The settlement came after a years-long effort by city officials to improve quality of living in several of the buildings owned by the Evanston-based Hunter Properties. The landlord owns the most units in the city, about 1,000 in total, and has over the years been the subject of nearly 500 unresolved code violations since 2019. Those include two buildings where tenants were forced from their homes after several fires which DeKalb fire officials said were attempted arsons in July of 2019, displacing almost 200 people.
Commissioner John Walker said during the Tuesday night meeting that, although Hunter Properties had many documented issues that needed to be addressed, Hunter Properties isn’t the only landlord in town that is just as problematic.

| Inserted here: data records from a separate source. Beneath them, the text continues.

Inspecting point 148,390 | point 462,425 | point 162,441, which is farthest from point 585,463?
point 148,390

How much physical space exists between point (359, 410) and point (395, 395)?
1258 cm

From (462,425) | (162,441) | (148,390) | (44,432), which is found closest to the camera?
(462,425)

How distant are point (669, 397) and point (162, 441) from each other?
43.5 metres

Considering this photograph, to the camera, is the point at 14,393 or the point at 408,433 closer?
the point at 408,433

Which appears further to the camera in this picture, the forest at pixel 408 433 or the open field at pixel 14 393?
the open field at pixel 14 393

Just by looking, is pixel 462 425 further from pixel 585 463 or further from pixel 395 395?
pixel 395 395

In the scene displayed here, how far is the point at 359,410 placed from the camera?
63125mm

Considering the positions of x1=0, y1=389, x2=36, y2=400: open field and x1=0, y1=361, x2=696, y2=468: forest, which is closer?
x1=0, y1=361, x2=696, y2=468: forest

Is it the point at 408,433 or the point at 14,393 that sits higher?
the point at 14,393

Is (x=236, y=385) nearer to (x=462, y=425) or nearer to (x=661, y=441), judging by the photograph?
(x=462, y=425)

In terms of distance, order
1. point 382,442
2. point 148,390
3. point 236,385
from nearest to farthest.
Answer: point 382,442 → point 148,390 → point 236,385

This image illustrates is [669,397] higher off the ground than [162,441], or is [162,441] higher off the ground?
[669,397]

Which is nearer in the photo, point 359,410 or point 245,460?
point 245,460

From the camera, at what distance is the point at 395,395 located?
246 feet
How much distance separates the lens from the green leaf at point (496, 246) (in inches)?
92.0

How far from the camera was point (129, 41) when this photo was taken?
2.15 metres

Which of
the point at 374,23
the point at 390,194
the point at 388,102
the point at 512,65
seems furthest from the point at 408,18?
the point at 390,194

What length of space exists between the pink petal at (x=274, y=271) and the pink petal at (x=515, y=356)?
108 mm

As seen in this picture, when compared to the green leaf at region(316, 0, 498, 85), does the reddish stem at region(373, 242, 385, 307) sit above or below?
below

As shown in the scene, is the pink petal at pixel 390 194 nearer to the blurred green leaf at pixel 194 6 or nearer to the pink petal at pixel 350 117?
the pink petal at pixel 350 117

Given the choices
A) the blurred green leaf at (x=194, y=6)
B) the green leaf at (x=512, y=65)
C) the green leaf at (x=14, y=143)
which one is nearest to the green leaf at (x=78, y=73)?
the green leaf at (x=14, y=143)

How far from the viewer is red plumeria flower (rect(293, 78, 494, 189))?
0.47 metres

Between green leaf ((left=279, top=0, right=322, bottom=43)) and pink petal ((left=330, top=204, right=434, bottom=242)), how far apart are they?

“Let’s not let the other landlords go unscathed just because we have all of our attention, all of our focus on Hunter Properties,” Walker said.
Commissioner Joe Gastiger said he was encouraged to see Hunter Properties agree to terms such as selling its Hunter Ridgebrook, Hunter Tri-Frat, Lincoln Tower and Hunter Hillcrest buildings within the next two years as part of the settlement terms.
“I see that as real progress,” Gastiger said.
Walker said to Gastiger he thinks it’s not enough progress, nor is that progress happening fast enough. He said.
“Let’s say that you lived in one of those buildings and, let’s say, you always hear this all the time: ‘We got this, we’re going to do this. We’re going to do this,’ but nothing ever gets done,” Walker said. “So ... would you think that’s progress?”
Walker said he was frustrated at several city officials not attending a community outreach fundraiser event hosted by the Sir Donald Foundation in late April.
“There’s always been excuses,” Walker said to commissioners. “Everybody wants to help everybody until it’s time to help people. And it’s just getting old.”
Walker got up to leave after that comment – then he and Larry Apperson, chairman of the commission, exchanged unintelligible words, including Apperson telling Walker that “when we get all the actions done that you want, we’ll let you know.”
“You’ve been on this board for so long and you haven’t done one thing,” Walker told Apperson before walking out of the room. “Sometimes boards just need different things or different people.”
Apperson later said during the meeting, after Walker left, that the commission’s June meeting may be his last, citing personal reasons and wanting to focus more on caregiving duties for his ill wife.
Commissioner Lisa King said she understands Walker’s passion and frustration and said she agrees that Hunter Properties isn’t the only landlord in the city that treats its tenants poorly. She said she also thinks this type of progress is slow and patience is necessary to solve the issues at hand.
“I think that we’re closer than we’ve ever been,” King said. “But still, it’s a process.”
DeKalb City Manager Bill Nicklas, who also attended the commission meeting on Tuesday, said he believes the commissioners wouldn’t be at the meeting if they didn’t feel a sense of “injustice and frustration” in dealing with landlords such as Hunter Properties. He said he knows Walker is privy to the situations of many tenants of those types of landlords, although he thought Walker “overflowed tonight.”
“His passion, though, is electric and genuine,” Nicklas said.
Walker said after the meeting that he has been a UPS delivery driver in the area for more than two decades. He declined naming other landlords he believes are problematic in the city, though he said he has seen and heard multiple stories of tenants living in the conditions they do while he has been out and about as a driver – enough of those instances to inspire him to eventually run for City Council.
Walker said he thinks of Nicklas as a mentor and appreciates the work Nicklas has done in arriving at the Hunter Properties settlement, though he’s tired of seeing families living under those types of landlords being taken advantage of. He also said he’s tired of people thinking they have more time to fix those problems when “we don’t.”
“The only time people care about these people with bogus landlords are during election years and at board meetings – any other time, it’s someone else’s problem,” Walker said. “Well, I’ll make it my problem.”